§ **Exercise brief**:
Find every line in the records below that contains the word "wall", and copy each of those lines in full.

§ **Input rows**:
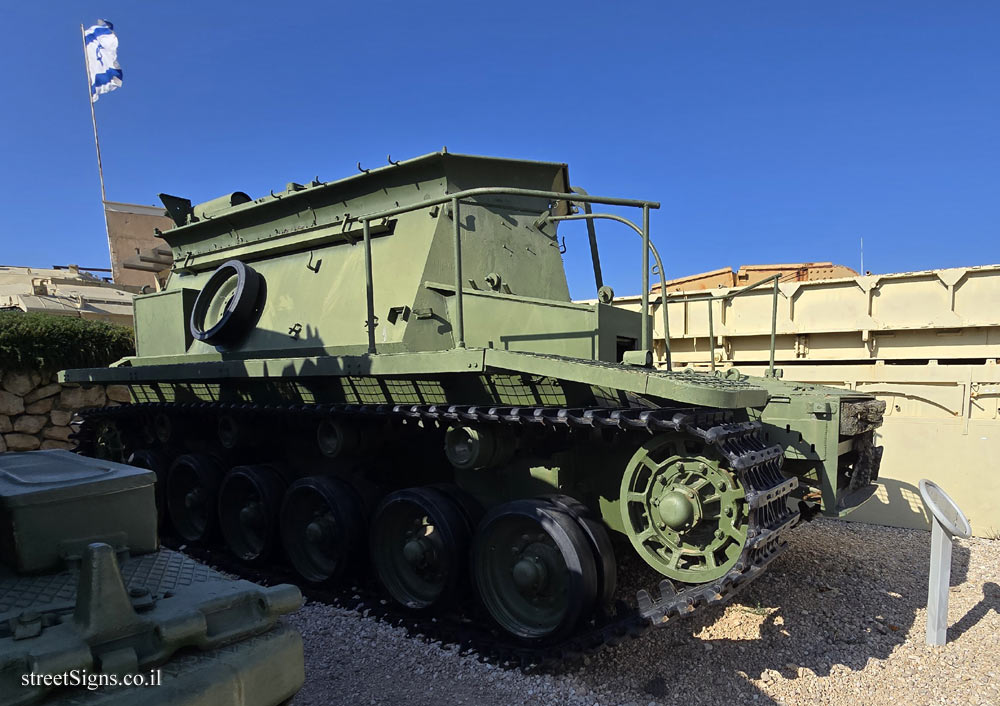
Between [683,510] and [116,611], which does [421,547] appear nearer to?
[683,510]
--
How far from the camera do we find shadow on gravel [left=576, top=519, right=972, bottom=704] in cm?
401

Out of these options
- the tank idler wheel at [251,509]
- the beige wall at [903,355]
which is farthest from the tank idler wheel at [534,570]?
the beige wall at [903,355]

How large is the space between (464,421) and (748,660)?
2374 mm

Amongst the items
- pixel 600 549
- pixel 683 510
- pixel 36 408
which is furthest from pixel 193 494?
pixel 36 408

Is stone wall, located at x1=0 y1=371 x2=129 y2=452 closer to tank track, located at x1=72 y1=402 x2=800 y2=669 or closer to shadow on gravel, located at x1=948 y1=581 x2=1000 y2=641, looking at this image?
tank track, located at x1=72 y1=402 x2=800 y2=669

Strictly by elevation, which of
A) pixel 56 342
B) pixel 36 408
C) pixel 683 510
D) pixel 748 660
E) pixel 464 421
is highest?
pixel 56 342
--
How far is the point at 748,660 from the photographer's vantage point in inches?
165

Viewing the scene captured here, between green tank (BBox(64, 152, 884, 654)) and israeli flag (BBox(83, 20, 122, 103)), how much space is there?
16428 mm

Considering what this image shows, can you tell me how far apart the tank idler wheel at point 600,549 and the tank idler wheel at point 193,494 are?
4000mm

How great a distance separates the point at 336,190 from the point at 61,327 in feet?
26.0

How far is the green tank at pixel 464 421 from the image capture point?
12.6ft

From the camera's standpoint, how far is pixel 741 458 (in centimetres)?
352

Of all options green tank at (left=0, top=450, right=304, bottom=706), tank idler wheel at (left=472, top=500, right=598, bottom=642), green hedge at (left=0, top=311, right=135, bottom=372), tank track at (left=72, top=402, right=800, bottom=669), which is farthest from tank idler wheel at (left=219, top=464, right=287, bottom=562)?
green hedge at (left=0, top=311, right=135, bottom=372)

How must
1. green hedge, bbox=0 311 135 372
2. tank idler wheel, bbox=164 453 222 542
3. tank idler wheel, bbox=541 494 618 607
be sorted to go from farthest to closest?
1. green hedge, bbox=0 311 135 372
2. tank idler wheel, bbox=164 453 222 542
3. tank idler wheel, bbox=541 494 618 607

§ **Reply to the exercise**:
- the beige wall at [903,355]
the beige wall at [903,355]
Is stone wall, located at x1=0 y1=371 x2=129 y2=452 closer to tank track, located at x1=72 y1=402 x2=800 y2=669 or closer to shadow on gravel, located at x1=948 y1=581 x2=1000 y2=641, looking at this image?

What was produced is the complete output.